Órfã

2.7K 418 159
                                        

Por sinal, foi bastante fácil uma pré-adolescente de doze anos chegar até a capital. Bom, talvez o fato de confundir a mente dos trouxas com a minha tenha facilitado o trajeto. Dumbledore não se orgulharia disso, mas nem eu fiquei particularmente feliz em dobrar a consciência fraca e desprotegida deles. Era apenas necessário se eu não quisesse algum adulto enxerido ligando para a assistência social e dizendo coisas como "olá, tem uma criança sozinha na beira da estrada pedindo carona, podem vir aqui?". Com minha habilidade (que eu já havia chegado à conclusão de ser parte da minha própria existência e não detectável pelo Ministério) cheguei à Londres em duas horas.

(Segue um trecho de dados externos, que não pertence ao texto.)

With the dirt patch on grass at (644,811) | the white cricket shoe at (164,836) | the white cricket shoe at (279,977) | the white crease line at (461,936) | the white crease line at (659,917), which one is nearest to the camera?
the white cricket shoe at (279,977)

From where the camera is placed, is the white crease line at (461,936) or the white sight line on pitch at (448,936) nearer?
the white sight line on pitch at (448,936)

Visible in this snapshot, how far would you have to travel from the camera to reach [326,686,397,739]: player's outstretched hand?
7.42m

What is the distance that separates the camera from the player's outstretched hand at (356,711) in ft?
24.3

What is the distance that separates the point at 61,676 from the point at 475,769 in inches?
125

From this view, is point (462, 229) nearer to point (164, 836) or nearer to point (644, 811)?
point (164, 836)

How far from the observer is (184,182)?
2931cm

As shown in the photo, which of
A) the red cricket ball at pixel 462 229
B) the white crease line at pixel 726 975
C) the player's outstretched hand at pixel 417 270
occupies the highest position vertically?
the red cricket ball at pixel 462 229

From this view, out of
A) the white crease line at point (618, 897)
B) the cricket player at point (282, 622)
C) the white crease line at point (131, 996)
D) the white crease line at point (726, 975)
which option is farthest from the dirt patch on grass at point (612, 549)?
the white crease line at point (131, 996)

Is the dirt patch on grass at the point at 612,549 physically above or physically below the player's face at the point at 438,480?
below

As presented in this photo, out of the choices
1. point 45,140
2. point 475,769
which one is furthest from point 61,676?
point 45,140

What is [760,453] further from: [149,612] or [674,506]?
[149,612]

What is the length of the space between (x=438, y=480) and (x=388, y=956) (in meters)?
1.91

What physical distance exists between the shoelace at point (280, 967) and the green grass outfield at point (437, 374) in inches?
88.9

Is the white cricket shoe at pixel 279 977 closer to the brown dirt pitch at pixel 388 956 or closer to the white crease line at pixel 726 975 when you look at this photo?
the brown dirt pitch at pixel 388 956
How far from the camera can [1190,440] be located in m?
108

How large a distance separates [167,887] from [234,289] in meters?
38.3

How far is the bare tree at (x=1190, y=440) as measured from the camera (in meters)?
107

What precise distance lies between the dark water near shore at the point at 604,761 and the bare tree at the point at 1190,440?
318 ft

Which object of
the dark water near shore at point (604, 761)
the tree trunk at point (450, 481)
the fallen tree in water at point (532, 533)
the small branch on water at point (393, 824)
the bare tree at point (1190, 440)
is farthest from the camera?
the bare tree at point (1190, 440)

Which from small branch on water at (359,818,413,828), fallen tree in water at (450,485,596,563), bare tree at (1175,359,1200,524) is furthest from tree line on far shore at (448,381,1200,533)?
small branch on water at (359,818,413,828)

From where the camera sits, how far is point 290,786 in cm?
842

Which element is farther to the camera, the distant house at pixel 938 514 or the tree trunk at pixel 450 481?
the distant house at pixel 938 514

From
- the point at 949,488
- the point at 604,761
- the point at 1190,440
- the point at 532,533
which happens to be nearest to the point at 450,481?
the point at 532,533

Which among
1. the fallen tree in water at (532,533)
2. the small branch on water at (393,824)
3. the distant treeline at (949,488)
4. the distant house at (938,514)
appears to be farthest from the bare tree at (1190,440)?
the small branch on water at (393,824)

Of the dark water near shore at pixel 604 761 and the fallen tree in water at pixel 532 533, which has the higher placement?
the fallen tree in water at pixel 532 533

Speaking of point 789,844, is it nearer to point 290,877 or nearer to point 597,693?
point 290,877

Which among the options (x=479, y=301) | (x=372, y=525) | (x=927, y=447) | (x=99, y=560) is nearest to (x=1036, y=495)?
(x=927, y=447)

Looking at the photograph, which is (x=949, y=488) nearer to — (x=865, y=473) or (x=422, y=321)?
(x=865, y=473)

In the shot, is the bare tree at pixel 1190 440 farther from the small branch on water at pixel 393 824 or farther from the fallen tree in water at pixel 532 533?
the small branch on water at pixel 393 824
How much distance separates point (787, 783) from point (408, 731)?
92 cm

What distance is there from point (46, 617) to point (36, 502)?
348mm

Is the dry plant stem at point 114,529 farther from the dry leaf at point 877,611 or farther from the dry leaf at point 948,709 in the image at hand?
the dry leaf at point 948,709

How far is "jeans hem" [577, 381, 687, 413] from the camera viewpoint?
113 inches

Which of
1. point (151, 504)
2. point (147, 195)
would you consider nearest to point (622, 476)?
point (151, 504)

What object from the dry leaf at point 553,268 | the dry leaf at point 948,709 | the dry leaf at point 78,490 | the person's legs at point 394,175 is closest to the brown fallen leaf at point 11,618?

Minha boa memória foi responsável em me guiar em direção ao Caldeirão Furado. Não sabia o que iria encontrar lá, mas era o único lugar que eu conhecia além do orfanato. O endereço de meus colegas de casa e dos leões estavam guardados na minha mochila e vou admitir que pensei bastante neles, mas desisti de ir a qualquer lugar. O que eu diria aparecendo na porta dos outros dessa forma? Poderiam me receber, mas duvido que seus pais e responsáveis seriam tão abertos a uma órfã de malas prontas e arriscar não era algo em consideração, bom, ao menos não hoje. Não agora.

Já era tarde da noite quando passei pela porta da taberna/hospedaria bruxa. A sensação de alivio genuíno me fez abandonar qualquer hesitação infantil que ainda tivesse. Era como jogar água em uma queimadura. Eu podia respirar outra vez e nem mesmo o fato de ser uma fugitiva e provável moradora de rua com uma serpente gigante nas minhas costas e um passado sombrio escondido no meu malão encolhido conseguiram me tirar o sorriso. Pude respirar de novo e de fato sentir o ar preencher meus pulmões – magia. No ar, nas pessoas à minha volta, na madeira e nas pedras que mantinham o lugar em pé.

Eu ficaria bem.

— Mal! Não acredito, o que faz aqui?! As férias ainda estão na metade! — Fazia muito tempo que não via Tom, o dono do Caldeirão Furado. Durante meu ano em Hogwarts trocamos cartas com frequência, mas não era o mesmo do que ouvir sua voz e observar seu sorriso. — Finalmente veio visitar o velho Tom, hem? Venha, venha cá! Diggory, esta é Malorie Lewis!

Ignorei o silvo impaciente de Lagrum e deixei meus pés me levarem até o homem. Ele não estava atrás do balcão, coordenando pedidos com sua varinha, como da ultima vez que o vi. Dessa vez ele estava no salão, bem em pé ao lado de uma das mesas compridas enquanto conversava com um homem baixinho e grisalho, mas com um sorriso tão aberto quanto o seu. Na frente dele havia um rapaz de olhos castanhos e cabelos da mesma cor, com sorriso e gestos menos espalhafatosos que o mais velho, mas nem por isso menos simpáticos ou agradáveis. Grudou os olhos em mim – era um garoto bonito. De pele pálida, lábios retos e maxilar forte. Não me era estranho, também.

— Eu conheço você? — A pergunta saiu de forma legitima. Salazar abençoe Severo e suas aulas dolorosas: a mente dos três homens eram silêncio para mim. Orbitei naquilo, na quietude construída que aprendi, e isso tornou meu sorriso mais honesto enquanto ele respondia. 

— Não particularmente — sorriu. Até sua voz era agradevel. Tinha um timbre descontraído, forte. Estava ali alguém que acordava nas manhãs pronto para viver. Ansioso pelo que a vida aguardava. — Eu sou do quinto ano, me chamo Cedrico. Mas, mesmo assim, eu com certeza já ouvi falar de você. Papai, se lembra? Contei sobre o que aconteceu no final do ano, com o professor Quirrell...

— Pelas barbas de Merlin, é verdade! — O pai respondeu. Olhando de perto, era claramente o pai. Tinha os mesmos olhos castanhos atrás dos óculos e estendeu as mãos para mim, apertando as minhas com firmeza. Não pela primeira vez, agradeci as luvas que as cobriam. Que situação seria se ele sentisse minha pele destroçada. — Muito prazer, mocinha, sou Amos Diggory. Você está em que ano em Hogwarts? Não no mesmo do meu filhão, pelo visto.